What’s the cause of sudden hearing loss?
Some of the top causes of sudden hearing loss include the following:
- Genetic predisposition: Genetic predisposition can sometimes be responsible for sudden hearing loss.
- Autoimmune disease: Your immune system can, in some instances, start to view your inner ear as a threat. This kind of autoimmune disease can easily lead to SSHL.
- Illnesses: Diseases like mumps, measles, meningitis, and multiple sclerosis have all been known to cause SSHL, for significantly different reasons. So if a disease has a vaccine, it’s a smart idea to get immunized.
- Reaction to pain medication: Your risk of developing sudden hearing loss is increased by excessive use of opioids.
- A reaction to drugs: Common medications like aspirin are included in this list. Typically, this also includes cisplatin, quinine, or streptomycin and gentamicin (the last two of which are antibiotics.
- Problems with your blood flow: Things like blocked cochlear arteries and high platelet counts are included in this category.
- Being continuously exposed to loud music or other loud sound: Hearing will decline slowly due to ongoing exposure to loud noise for most people. But there might be some circumstances where that hearing loss will happen suddenly.
- Head trauma: A traumatic brain injury can do much to disrupt the communication between your ears and your brain.
For a percentage of patients, knowing what type of sudden hearing loss you have will help us create a more effective treatment. But sometimes it doesn’t work like that. Knowing the exact cause isn’t always essential for effective treatment because many forms of SSHL have similar treatment methods.
What should you do if you experience sudden hearing loss?
So, if you wake up in the morning and suddenly find you’re unable to hear anything, what’s the best course of action? Well, there are a couple of essential steps you should take right away. First and foremost, you should not just wait for it to clear on its own. That’s a bad idea! Instead, you should seek treatment within 72 hours. It’s best to make an appointment with us as soon as possible. We’ll be able to help you identify what happened and help you find the best course of treatment.

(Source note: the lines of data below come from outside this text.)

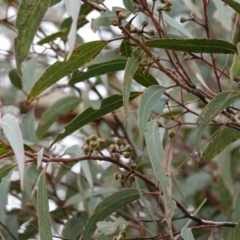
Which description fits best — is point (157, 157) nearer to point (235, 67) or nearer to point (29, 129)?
point (235, 67)

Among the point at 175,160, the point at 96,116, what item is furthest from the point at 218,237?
the point at 96,116

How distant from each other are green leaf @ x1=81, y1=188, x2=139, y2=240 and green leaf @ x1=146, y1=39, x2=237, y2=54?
0.92 feet

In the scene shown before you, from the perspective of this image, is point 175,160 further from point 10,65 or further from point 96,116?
point 96,116

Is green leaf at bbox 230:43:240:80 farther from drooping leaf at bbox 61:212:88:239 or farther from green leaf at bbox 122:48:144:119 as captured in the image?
drooping leaf at bbox 61:212:88:239

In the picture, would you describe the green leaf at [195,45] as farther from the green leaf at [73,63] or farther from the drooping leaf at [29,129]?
the drooping leaf at [29,129]

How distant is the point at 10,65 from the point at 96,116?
1466 mm

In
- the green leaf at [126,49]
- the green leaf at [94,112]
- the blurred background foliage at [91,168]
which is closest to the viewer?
the green leaf at [126,49]

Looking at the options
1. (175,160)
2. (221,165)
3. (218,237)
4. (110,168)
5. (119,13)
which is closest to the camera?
(119,13)

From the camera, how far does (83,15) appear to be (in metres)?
1.46

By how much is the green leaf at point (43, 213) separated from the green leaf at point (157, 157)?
18 cm

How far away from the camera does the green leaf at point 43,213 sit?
107cm

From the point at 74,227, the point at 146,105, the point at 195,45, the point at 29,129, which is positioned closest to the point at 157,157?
the point at 146,105

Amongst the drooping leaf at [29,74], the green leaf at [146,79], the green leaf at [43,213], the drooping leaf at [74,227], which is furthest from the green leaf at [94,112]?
the drooping leaf at [29,74]

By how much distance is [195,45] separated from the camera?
1.08m
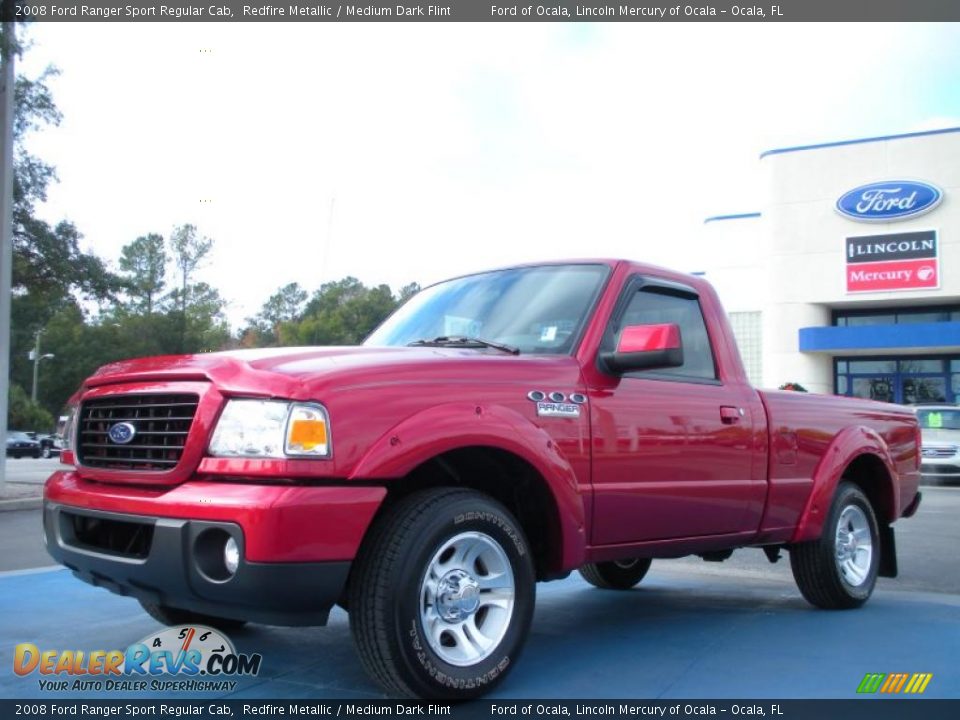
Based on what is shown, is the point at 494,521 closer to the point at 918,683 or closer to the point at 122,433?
the point at 122,433

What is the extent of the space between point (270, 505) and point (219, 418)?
1.52 ft

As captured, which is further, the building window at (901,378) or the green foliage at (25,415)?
the green foliage at (25,415)

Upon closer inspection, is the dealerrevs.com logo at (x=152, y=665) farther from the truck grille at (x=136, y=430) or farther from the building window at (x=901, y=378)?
the building window at (x=901, y=378)

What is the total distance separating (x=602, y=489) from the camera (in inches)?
158

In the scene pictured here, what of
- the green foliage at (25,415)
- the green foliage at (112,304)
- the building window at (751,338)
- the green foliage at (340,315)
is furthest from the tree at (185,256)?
the green foliage at (340,315)

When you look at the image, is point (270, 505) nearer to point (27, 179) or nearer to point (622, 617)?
point (622, 617)

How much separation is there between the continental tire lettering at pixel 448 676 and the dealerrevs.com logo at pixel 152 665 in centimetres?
100

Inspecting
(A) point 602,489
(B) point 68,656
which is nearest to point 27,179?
(B) point 68,656

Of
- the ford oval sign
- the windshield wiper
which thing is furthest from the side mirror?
the ford oval sign

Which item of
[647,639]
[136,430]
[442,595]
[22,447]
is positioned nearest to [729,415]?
[647,639]

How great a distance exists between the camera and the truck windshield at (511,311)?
14.3 ft

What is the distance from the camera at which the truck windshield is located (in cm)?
436

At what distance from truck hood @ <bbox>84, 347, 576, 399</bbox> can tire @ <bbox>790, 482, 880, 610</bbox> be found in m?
2.40

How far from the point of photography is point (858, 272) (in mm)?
29875
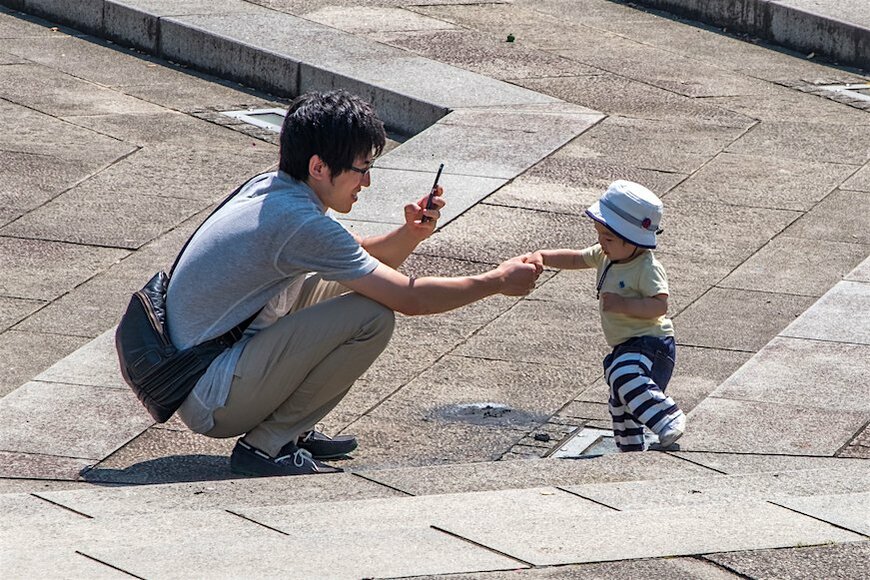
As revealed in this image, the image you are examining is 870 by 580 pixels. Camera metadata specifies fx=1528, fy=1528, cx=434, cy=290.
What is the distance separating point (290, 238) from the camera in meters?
4.71

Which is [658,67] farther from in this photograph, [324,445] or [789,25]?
[324,445]

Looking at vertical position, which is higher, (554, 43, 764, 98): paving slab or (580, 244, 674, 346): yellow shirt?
(580, 244, 674, 346): yellow shirt

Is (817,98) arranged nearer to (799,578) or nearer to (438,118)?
(438,118)

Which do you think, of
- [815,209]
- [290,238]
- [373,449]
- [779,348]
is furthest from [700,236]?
[290,238]

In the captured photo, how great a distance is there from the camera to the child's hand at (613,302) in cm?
513

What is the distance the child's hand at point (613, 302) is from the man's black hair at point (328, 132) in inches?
38.1

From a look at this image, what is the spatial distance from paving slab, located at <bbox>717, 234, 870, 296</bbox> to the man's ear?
104 inches

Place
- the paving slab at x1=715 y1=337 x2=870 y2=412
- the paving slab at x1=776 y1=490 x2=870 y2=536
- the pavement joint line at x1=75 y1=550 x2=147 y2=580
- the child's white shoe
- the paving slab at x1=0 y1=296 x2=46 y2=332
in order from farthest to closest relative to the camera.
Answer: the paving slab at x1=0 y1=296 x2=46 y2=332 < the paving slab at x1=715 y1=337 x2=870 y2=412 < the child's white shoe < the paving slab at x1=776 y1=490 x2=870 y2=536 < the pavement joint line at x1=75 y1=550 x2=147 y2=580

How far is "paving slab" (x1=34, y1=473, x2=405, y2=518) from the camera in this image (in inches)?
164

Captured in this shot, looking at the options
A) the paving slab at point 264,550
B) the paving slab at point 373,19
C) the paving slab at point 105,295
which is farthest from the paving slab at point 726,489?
the paving slab at point 373,19

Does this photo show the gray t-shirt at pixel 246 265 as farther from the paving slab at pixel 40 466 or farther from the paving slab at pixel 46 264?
the paving slab at pixel 46 264

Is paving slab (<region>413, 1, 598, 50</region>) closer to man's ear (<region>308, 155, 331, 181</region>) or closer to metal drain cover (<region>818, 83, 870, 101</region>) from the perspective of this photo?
metal drain cover (<region>818, 83, 870, 101</region>)

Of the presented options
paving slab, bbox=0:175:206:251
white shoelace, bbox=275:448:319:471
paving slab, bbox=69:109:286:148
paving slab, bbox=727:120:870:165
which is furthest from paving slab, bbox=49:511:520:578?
paving slab, bbox=727:120:870:165

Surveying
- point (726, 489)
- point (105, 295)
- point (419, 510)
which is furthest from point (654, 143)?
point (419, 510)
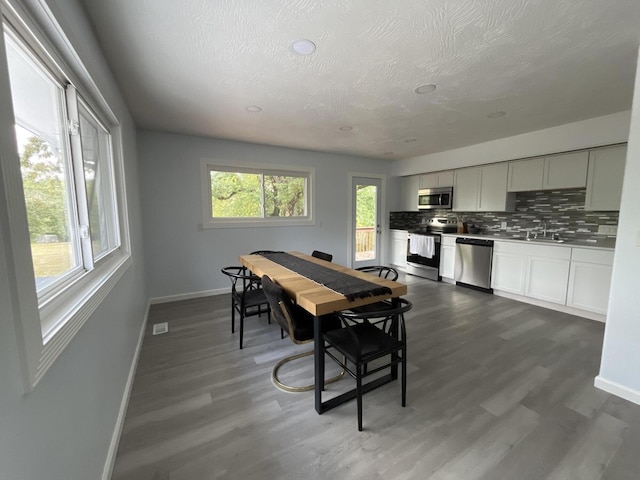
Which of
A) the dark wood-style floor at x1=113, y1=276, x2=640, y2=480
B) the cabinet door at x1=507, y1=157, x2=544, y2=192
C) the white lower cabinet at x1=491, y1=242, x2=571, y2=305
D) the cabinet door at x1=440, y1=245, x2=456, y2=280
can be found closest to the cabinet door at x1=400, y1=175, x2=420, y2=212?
the cabinet door at x1=440, y1=245, x2=456, y2=280

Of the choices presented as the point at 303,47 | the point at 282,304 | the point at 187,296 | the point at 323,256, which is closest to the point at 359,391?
the point at 282,304

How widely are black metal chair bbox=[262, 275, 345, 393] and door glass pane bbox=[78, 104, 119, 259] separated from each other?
42.5 inches

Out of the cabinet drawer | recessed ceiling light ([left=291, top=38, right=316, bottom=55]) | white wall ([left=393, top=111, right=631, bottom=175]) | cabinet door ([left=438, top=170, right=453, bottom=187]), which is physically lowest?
the cabinet drawer

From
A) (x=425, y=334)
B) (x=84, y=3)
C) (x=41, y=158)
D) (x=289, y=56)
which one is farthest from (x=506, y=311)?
(x=84, y=3)

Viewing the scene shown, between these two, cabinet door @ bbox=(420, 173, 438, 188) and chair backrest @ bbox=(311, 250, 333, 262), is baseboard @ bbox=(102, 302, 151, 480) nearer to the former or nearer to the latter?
chair backrest @ bbox=(311, 250, 333, 262)

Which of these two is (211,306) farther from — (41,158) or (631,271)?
(631,271)

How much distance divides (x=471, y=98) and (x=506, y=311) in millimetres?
2600

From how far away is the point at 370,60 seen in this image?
6.25 feet

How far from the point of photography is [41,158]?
3.63ft

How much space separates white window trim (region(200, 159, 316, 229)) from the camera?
3904mm

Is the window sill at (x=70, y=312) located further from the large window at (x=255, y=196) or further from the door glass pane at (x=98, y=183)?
the large window at (x=255, y=196)

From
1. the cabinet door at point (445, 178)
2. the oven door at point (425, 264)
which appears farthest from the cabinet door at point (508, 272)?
the cabinet door at point (445, 178)

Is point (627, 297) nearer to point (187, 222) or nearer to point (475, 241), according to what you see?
point (475, 241)

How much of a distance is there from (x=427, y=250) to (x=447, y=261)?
384 mm
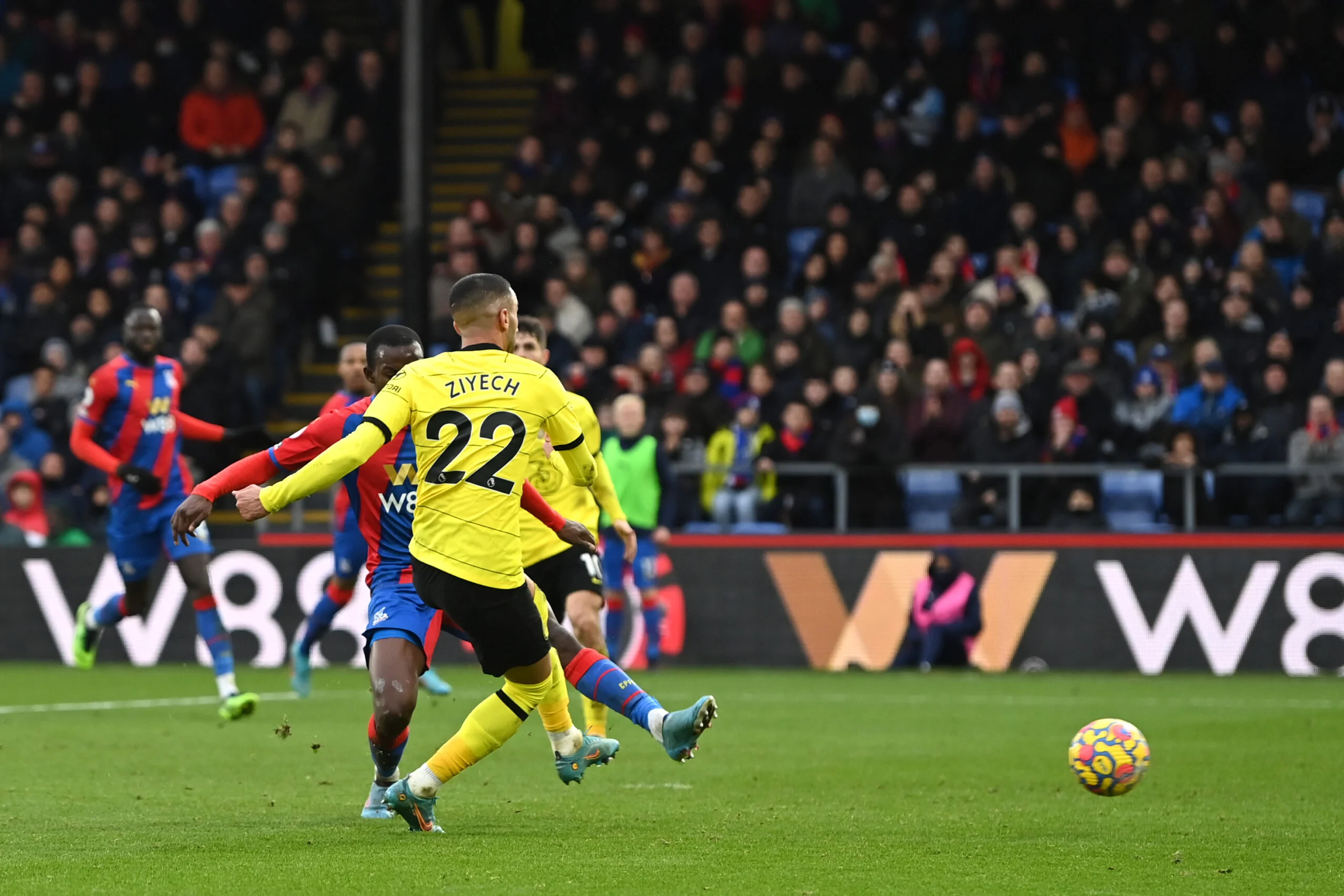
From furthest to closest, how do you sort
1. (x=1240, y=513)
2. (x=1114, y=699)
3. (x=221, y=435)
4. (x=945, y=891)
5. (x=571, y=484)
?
1. (x=1240, y=513)
2. (x=1114, y=699)
3. (x=221, y=435)
4. (x=571, y=484)
5. (x=945, y=891)

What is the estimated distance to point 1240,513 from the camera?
18344 millimetres

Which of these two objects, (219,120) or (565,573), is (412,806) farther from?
(219,120)

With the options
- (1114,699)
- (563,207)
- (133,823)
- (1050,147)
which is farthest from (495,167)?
(133,823)

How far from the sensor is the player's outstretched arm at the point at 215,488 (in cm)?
732

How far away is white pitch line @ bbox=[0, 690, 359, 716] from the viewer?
14.6 metres

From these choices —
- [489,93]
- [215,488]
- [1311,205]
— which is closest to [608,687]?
[215,488]

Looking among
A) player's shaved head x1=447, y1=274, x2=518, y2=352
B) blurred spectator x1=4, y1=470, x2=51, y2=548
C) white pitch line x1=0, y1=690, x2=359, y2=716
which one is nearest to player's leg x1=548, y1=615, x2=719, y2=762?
player's shaved head x1=447, y1=274, x2=518, y2=352

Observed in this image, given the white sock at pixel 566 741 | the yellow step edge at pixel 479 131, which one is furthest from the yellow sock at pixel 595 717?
the yellow step edge at pixel 479 131

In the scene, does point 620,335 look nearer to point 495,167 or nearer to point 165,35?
point 495,167

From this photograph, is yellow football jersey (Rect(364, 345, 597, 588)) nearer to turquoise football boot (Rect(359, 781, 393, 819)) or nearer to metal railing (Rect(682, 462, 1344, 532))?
turquoise football boot (Rect(359, 781, 393, 819))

We will probably perform an audiogram in our office to determine your level of hearing loss (this is the examination where we have you wear headphones and raise your hand when you hear beeping, it’s completely non-invasive). We will also rule out any blockages or a possible conductive cause for your hearing loss.
The first course of treatment will typically include steroids. For some patients, these steroids may be injected directly into the ear. In other situations, oral medication may be enough. Steroids have proven to be quite effective in treating SSHL with a wide variety of root causes (or with no known root cause). You might need to take a medication to suppress your immune response if your SSHL is caused by an autoimmune disease.